Eine Auszeit auf der Alm – Wie sieht der Arbeitsalltag aus?

Das wahre Leben beim Arbeiten auf der Almhütte.

Jeder, der Heidi* gesehen hat, weiß wie das idyllische, teilweise harte Leben auf einer Alm aussieht. Aber entspricht die Serie auch der Realität? Dazu habe ich Patricia befragt, die sich eine 4-monatige Auszeit auf einer Alm im Zillertal genommen hat. Sie berichtet über das Leben, die Arbeit und ihre Erfahrungen auf der Almhütte.

Patricia, wie bist du auf die Idee gekommen, dir eine Auszeit auf einer Alm zu nehmen?

Nach 4 ½ Monaten Backpacking in Asien und meiner Erfahrung in Nepal im Himalaya, verspürte ich den Wunsch nach einer weiteren Auszeit. Daraufhin kam ich auf die Idee, mir eine Auszeit auf der Alm* zu nehmen, um wie in Nepal zurück zum Wesentlichen und Ursprünglichen zu kommen und ohne Luxus den Tag zu verbringen.
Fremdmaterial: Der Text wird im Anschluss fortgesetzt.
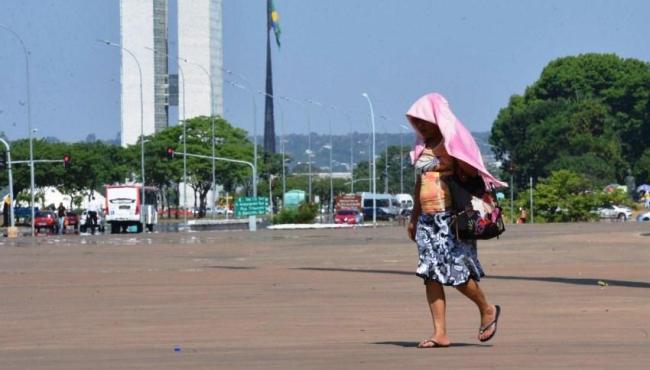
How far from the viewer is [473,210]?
1091 centimetres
In welcher Region wolltest du auf der Alm arbeiten?

Mein Kumpel hatte eine Hütte im Zillertal und daher fiel die Entscheidung fürs Zillertal* sehr schnell. Als ich auf einer Alm bei Gerlos genommen wurde und dort arbeiten konnte, wusste ich nicht, dass das Zillertal doch sehr weitläufig ist! Der Weg bis nach Gerlos dauerte noch eine halbe Stunde von Zell am Ziller und bei meiner Ankunft in der absoluten Nebensaison war der Ort wie ausgestorben. Ich fühlte mich wie in einem alten, schlechten Westernfilm. Alle Hotels und Ferienhäuser waren wie leergefegt.
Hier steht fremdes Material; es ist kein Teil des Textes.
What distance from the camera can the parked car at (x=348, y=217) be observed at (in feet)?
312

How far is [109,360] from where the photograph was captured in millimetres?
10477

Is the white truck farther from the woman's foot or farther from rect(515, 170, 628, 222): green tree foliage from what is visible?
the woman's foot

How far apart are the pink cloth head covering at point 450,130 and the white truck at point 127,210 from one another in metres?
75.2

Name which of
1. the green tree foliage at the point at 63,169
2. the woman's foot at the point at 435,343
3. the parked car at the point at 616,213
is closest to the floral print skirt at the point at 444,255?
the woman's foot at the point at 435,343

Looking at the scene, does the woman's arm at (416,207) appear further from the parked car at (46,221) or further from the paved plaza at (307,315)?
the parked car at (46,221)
Wie lange hat deine Auszeit auf der Alm gedauert?

Mitte Mai haben mich meine Eltern nach Gerlos gefahren und bis Anfang Oktober habe ich auf der Alm gearbeitet, also mehr als 4 Monate.
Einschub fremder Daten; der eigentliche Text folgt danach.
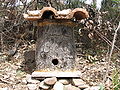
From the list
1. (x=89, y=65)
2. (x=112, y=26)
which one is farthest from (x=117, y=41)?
(x=89, y=65)

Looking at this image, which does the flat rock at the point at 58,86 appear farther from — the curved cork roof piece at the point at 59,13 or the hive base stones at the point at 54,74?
the curved cork roof piece at the point at 59,13

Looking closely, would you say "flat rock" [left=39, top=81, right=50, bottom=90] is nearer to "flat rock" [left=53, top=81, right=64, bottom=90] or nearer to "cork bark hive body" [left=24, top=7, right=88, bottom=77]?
"flat rock" [left=53, top=81, right=64, bottom=90]

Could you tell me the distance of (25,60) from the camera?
13.8 feet

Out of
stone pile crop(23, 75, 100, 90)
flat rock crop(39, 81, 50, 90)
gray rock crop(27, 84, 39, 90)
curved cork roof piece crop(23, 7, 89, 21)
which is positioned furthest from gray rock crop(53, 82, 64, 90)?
curved cork roof piece crop(23, 7, 89, 21)

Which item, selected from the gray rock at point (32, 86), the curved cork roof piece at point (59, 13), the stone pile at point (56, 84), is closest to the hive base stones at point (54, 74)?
the stone pile at point (56, 84)

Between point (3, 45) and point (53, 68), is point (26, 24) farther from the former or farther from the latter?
point (53, 68)

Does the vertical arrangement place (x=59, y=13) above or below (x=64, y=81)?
above

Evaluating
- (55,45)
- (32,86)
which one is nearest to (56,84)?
(32,86)

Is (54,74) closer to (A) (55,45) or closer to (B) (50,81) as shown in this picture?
(B) (50,81)

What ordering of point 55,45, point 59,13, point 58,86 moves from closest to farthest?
point 58,86 → point 59,13 → point 55,45

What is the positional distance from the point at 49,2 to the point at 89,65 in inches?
64.7

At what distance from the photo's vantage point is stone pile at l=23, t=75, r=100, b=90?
2963mm

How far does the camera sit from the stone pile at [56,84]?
296cm

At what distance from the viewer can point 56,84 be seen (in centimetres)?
300
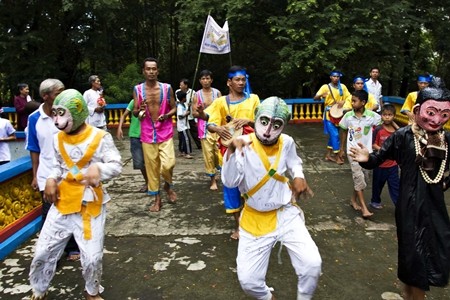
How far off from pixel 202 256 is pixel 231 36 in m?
12.7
Auf welcher Alm hast du gearbeitet?

Ich habe auf der Krummbachrast, auf 1.480 m, gearbeitet. Die Alm ist für Wanderer nur zu Fuß zu erreichen und bietet keine Übernachtungsmöglichkeiten an, aber ist bewirtschaftet.

Zur Alm gehören auch viele Kühe und Hunde.

Welche Arbeiten hast du auf der Alm verrichtet?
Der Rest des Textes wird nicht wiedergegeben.